**Consigne**
Prolongez l'extrait sur la fluctuation des effectifs de la troupe en reprenant juste après sa dernière phrase.

**Extrait choisi**
+++

La fluctuation constante des effectifs est un obstacle majeur pour un travail de fond, dans le temps, que ce soit en individuel ou en collectif. Repartir constamment de zéro est lassant, usant et démoralisant. A chaque fois que l'on arrive à obtenir des résultats, lorsque le travail et l´engagement produits "payent", la troupe devient performante, et bien entendu, si l´on poursuivait dans la même direction, elle deviendrait encore plus performante, susceptible de devenir extraordinaire, et de ce fait être capable d'accéder à un niveau supérieur, de devenir semi-professionnelle, ou professionnelle, avec des retombées financières que cela engendrerait qui pourrait apporter une solution aux problèmes financiers chroniques des jeunes. Eh bien non, cela flanche, cela se casse la figure, car pour des raisons qui peuvent paraître futiles, les uns et les autres partent, abandonnent, et il ne nous reste qu' à recommencer à zéro, et qui de plus est, sans le soutien des anciens, formés dans le groupe. Mais ces fameuses raisons futiles, du moins à nos yeux, sont fondamentales, capitales pour les premiers concernées, les jeunes. Tout simplement parce qu´il y a va de leur survie. Étant constamment dans cette précarité absolue, la survie au jour le jour est l'élément fondamental de leur évolution sociale. Alors bien sûr, la possibilité d'aller gagner de l'argent tout de suite, même de façon aléatoire, et risqué parfois, prime sur un engagement à moyen ou long terme, sérieux, qui pourrait apporter des fruits plus tard. Évidemment, on va vers ce qui apporte un bénéfice immédiat, au détriment de la construction du projet collectif auquel on a participé parfois même durant de longues années. Outre les départs pour le travail, il y aussi les départs pour la construction de vie de couple, qui interviennent relativement tôt, et sont tout aussi intransigeants, bien entendu. Et pour nous, il ne reste que ce constant renouvellement, repartir à zéro... ou rien ! En étant toujours dans une logique de performance quand-même, car il y a des engagements vis-à-vis des productions en public, des spectacles, que nous devons honorer, et cela, bien entendu quelles que soient nos problèmes internes, nous devons toujours être à même de présenter une production d´un bon niveau, pour de pas faillir à nos engagements et ne pas décevoir nos spectateurs, pas plus que nous mêmes.

+++

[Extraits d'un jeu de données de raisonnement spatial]
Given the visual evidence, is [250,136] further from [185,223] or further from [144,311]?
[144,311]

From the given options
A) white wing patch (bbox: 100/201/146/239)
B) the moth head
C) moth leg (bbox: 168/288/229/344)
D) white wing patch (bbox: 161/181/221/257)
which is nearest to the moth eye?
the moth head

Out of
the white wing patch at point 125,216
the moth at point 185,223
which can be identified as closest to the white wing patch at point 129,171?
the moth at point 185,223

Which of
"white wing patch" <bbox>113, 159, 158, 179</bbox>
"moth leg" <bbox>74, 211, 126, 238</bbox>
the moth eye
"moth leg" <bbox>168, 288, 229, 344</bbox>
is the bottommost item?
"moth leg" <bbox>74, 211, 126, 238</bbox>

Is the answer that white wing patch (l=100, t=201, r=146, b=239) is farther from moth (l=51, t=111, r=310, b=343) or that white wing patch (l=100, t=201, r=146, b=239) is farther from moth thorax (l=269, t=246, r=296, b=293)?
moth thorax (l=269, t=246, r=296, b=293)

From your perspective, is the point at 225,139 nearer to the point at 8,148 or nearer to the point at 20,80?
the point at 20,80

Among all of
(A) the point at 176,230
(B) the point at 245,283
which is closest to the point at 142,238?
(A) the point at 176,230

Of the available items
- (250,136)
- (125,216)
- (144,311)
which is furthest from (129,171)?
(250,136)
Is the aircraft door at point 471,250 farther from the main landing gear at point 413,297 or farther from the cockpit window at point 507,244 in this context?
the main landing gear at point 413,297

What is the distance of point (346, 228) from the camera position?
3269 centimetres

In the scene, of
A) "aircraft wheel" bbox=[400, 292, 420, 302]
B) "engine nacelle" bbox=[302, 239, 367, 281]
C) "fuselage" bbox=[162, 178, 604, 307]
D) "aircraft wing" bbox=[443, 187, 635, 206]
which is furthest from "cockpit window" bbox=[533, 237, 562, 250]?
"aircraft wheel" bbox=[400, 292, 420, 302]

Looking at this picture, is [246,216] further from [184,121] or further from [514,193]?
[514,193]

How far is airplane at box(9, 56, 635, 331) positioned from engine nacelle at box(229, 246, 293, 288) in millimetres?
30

+++

**Réponse rédigée**
Tous ces facteurs d'instabilité et d'impossibilité de se projeter, constituent une réelle charge, très lourde, porteuse d'un énorme stress pour nous, les organisateurs et les réalisateurs de ce projet socio-artistique. Nous prenons des engagements personnels, en direction des organisateurs d'événements, de spectacles, nous ne pouvons pas faillir à ce niveau, cela compromettrait complétement nos évolutions futures. De même, dans nos projets de productions, surtout à l'international, interviennent beaucoup de personnes, des amis, ou parfois des inconnus, qui s'engagent personnellement, consacrent énormément de temps, déploient beaucoup d'énergie, pour que nos projets aboutissent. Bien entendu, nous ne pouvons pas les décevoir et faillir au dernier moment. Alors tout cela, cette incertitude quand au résultat final, est source d´un stress considérable pour nous, qui fait que toujours, nous sommes déjà complètement épuisés avant même le départ en tournée, tant ont été laborieux les préparatifs, justement à cause de toutes ces incertitudes au niveau des participations individuelles que nous avons évoqué.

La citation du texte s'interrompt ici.